Problem requirements
Exact copy, no pictures: every line from the one that contains "A local fisherman casting his net" through the end of the data below, and nothing else.

(Beginning of Working data)

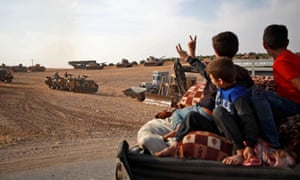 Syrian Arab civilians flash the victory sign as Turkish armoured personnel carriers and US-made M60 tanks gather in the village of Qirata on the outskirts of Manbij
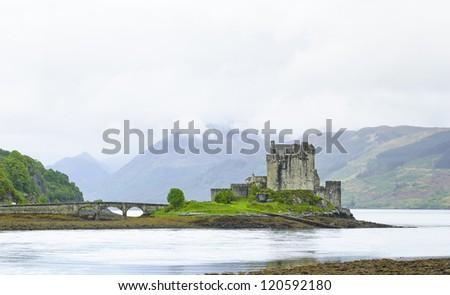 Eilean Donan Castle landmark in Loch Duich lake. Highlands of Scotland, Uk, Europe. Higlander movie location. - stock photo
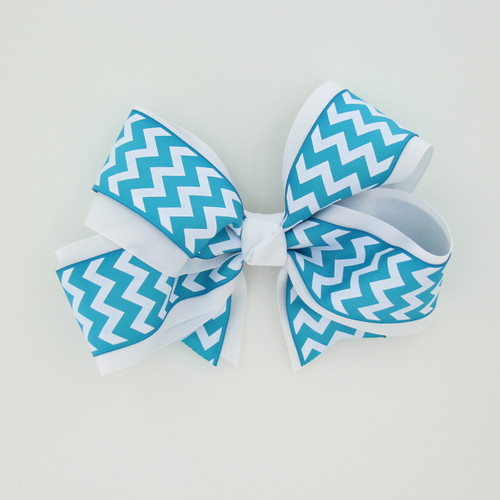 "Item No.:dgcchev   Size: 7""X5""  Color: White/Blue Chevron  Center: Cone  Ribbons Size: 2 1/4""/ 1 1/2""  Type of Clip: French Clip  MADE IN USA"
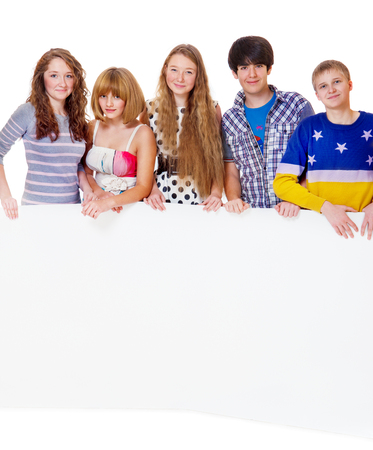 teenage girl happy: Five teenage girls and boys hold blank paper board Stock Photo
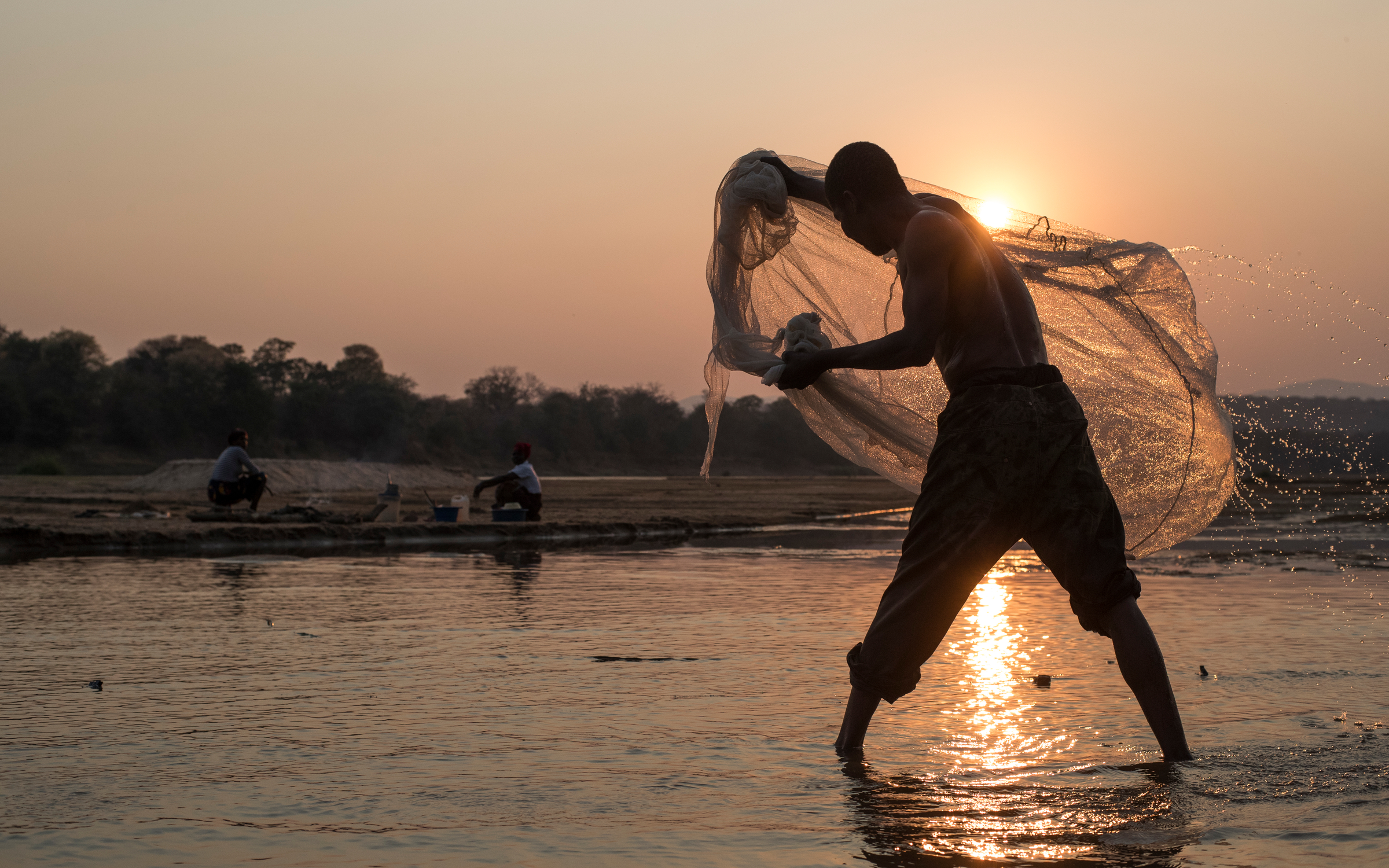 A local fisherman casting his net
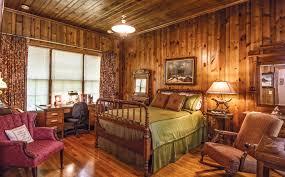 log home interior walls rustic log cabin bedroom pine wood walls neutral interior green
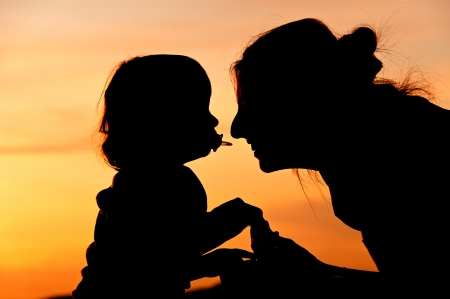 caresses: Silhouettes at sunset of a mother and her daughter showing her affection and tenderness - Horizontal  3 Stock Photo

(End of Working data)

Exercise result
 A local fisherman casting his net
 log home interior walls rustic log cabin bedroom pine wood walls neutral interior green
 caresses: Silhouettes at sunset of a mother and her daughter showing her affection and tenderness - Horizontal  3 Stock Photo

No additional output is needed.